La pieza tiene un ritmo vertiginoso donde el tiempo transcurre hacia atrás. Original del  dramaturgo Gustavo Ott, Comegato regresa a la palestra teatral, esta vez bajo la dirección de Rafael Barazarte, en los espacios del Centro Cultural Chacao. Este último sitúa a sus personajes en un bar de apuestas que, al ritmo salsero de las canciones de Lavoe, las carreras de caballos y el sabor a cerveza, relataran sus miserias. Comegato construye el imaginario de un matrimonio en debacle y la llegada de un personaje del pasado junto a una propuesta, que podría cambiar el rumbo de sus monótonas vidas. David –ex militar, dado de baja por formar parte de una insurrección- es el dueño del bar y está obsesionado con las apuestas y las carreras de caballos. Su esposa, Natalia, es una mujer histérica, maltratada e impulsiva cuya relación con su marido es un periódico de ayer. Pero cuando en la barra se encuentra con el otrora amor de su vida, Rubén, todo se complica.

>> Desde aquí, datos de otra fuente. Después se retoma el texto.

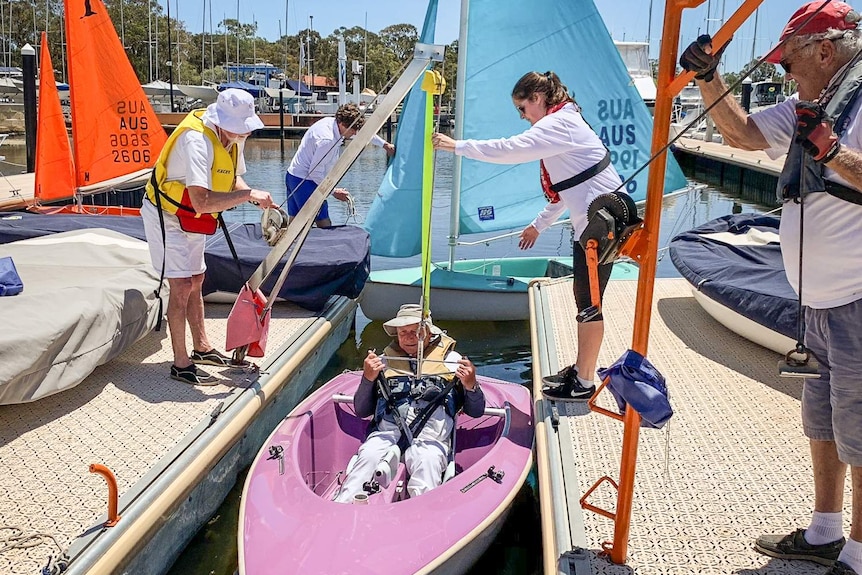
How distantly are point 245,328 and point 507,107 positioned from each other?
3.97 metres

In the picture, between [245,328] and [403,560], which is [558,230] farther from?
[403,560]

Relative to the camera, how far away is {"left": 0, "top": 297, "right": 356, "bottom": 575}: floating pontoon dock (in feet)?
9.25

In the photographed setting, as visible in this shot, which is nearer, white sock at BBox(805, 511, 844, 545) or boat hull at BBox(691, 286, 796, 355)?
white sock at BBox(805, 511, 844, 545)

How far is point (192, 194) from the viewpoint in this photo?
3895 millimetres

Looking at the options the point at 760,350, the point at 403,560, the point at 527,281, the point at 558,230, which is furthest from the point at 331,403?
the point at 558,230

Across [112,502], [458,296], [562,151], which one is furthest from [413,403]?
[458,296]

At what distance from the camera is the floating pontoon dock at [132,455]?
111 inches

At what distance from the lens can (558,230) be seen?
12430mm

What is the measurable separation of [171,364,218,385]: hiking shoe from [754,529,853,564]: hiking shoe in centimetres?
282

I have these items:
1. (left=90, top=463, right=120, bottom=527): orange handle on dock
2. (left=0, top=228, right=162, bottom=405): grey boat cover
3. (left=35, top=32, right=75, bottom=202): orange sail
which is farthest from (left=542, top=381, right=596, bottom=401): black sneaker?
(left=35, top=32, right=75, bottom=202): orange sail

Escena de Comegato. Foto: Edisson Urgiles.

 Los Náufragos

Los Náufragos es la historia, en tono de comedia, de dos amigos que, perdidos, terminan encontrándose. Lo hacen entre la picardía y cierta inocencia porque en ellos, a pesar de la situación que atraviesan, está la necesidad de volver a comenzar ya habiendo puesto los errores sobre la mesa. El naufragio, entonces, se presenta como una excusa que ambos aprovechan para rememorar sus vidas, buscando eludir el sometimiento de sus principales “angustias”, en medio de una fuga forzada. Bajo la dirección de Yorbi Bastidas, la pieza se presentó en la sala Anna Julia Rojas en Bellas Artes.

Escena de Los Náufragos. Foto: Daniel Dannery.

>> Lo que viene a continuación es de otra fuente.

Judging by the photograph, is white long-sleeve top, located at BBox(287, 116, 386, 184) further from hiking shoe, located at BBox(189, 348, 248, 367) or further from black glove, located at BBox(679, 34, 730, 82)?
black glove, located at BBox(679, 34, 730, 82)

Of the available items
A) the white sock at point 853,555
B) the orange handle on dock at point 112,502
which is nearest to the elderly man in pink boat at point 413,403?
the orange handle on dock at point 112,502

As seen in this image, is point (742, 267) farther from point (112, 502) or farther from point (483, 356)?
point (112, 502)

Mi hijo solo camina un poco más lento

El encuentro con el otro es el tema principal de la obra de teatro Mi hijo solo camina un poco más lento, del dramaturgo croata Ivor Martinic. Fue escrita en 2010 y ha sido traducida a 20 idiomas. Esta pieza llega al Trasnocho Cultural de la mano del grupo Deus Ex Machina, bajo la dirección de Rossana Hernández, quien afirma que el texto “nos reconcilia con el hecho de ser humano, de ser persona”. Logra conectar a los espectadores con la fragilidad y la vulnerabilidad que nos caracteriza como individuos.

Escena de Mi hijo solo camina un poco más lento. Foto: Alberto Gulin.